>> Start Records for the task

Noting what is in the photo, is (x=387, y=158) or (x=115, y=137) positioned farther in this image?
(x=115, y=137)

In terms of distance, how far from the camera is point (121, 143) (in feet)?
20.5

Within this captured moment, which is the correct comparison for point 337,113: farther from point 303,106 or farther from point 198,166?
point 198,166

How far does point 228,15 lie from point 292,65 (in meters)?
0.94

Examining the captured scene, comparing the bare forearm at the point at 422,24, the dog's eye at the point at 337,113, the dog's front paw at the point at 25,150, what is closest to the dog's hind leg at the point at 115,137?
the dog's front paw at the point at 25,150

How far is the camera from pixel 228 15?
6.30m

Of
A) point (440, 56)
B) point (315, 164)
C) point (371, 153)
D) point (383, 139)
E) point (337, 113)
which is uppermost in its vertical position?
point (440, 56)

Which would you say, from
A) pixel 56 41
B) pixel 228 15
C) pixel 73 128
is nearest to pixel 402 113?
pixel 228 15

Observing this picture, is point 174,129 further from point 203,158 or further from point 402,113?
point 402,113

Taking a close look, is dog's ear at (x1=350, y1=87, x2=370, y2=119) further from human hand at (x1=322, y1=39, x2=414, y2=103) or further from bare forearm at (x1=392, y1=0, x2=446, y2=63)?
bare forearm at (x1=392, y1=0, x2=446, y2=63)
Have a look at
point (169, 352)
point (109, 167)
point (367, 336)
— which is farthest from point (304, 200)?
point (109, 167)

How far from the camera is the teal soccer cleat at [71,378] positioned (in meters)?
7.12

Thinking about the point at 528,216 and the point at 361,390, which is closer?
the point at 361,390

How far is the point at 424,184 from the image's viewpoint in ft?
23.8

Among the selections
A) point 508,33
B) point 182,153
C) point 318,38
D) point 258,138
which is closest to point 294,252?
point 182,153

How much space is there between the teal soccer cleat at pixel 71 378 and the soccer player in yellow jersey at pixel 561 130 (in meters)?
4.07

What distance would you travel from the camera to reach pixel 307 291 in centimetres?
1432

>> End Records for the task

* Given task: Render every line of the listing above as a Markdown table with the columns Row and Line. Number each nonblank line in the Row column, and omit blank lines.

* Task answer:
| Row | Line |
|---|---|
| 1 | Noting what is in the photo, is (x=387, y=158) or (x=115, y=137) positioned farther in this image? |
| 2 | (x=115, y=137) |
| 3 | In terms of distance, how far from the camera is point (121, 143) (in feet)? |
| 4 | 20.5 |
| 5 | Within this captured moment, which is the correct comparison for point 337,113: farther from point 303,106 or farther from point 198,166? |
| 6 | point 198,166 |
| 7 | How far does point 228,15 lie from point 292,65 (in meters)? |
| 8 | 0.94 |
| 9 | Examining the captured scene, comparing the bare forearm at the point at 422,24, the dog's eye at the point at 337,113, the dog's front paw at the point at 25,150, what is closest to the dog's hind leg at the point at 115,137? |
| 10 | the dog's front paw at the point at 25,150 |
| 11 | How far is the camera from pixel 228 15? |
| 12 | 6.30m |
| 13 | Of |
| 14 | A) point (440, 56) |
| 15 | B) point (315, 164) |
| 16 | C) point (371, 153) |
| 17 | D) point (383, 139) |
| 18 | E) point (337, 113) |
| 19 | which is uppermost in its vertical position? |
| 20 | point (440, 56) |
| 21 | Which would you say, from |
| 22 | A) pixel 56 41 |
| 23 | B) pixel 228 15 |
| 24 | C) pixel 73 128 |
| 25 | is nearest to pixel 402 113? |
| 26 | pixel 228 15 |
| 27 | Observing this picture, is point 174,129 further from point 203,158 or further from point 402,113? |
| 28 | point 402,113 |
| 29 | Taking a close look, is dog's ear at (x1=350, y1=87, x2=370, y2=119) further from human hand at (x1=322, y1=39, x2=414, y2=103) or further from bare forearm at (x1=392, y1=0, x2=446, y2=63)? |
| 30 | bare forearm at (x1=392, y1=0, x2=446, y2=63) |
| 31 | Have a look at |
| 32 | point (169, 352) |
| 33 | point (109, 167) |
| 34 | point (367, 336) |
| 35 | — which is farthest from point (304, 200)? |
| 36 | point (109, 167) |
| 37 | How far from the camera is the teal soccer cleat at [71,378] positioned (in meters)? |
| 38 | 7.12 |
| 39 | Thinking about the point at 528,216 and the point at 361,390, which is closer? |
| 40 | the point at 361,390 |
| 41 | How far is the point at 424,184 from the image's viewpoint in ft? |
| 42 | 23.8 |
| 43 | Among the selections |
| 44 | A) point 508,33 |
| 45 | B) point 182,153 |
| 46 | C) point 318,38 |
| 47 | D) point 258,138 |
| 48 | which is closest to point 294,252? |
| 49 | point 182,153 |
| 50 | How much space is there between the teal soccer cleat at pixel 71 378 and the soccer player in yellow jersey at pixel 561 130 (in meters)? |
| 51 | 4.07 |
| 52 | What distance would you travel from the camera to reach pixel 307 291 in centimetres? |
| 53 | 1432 |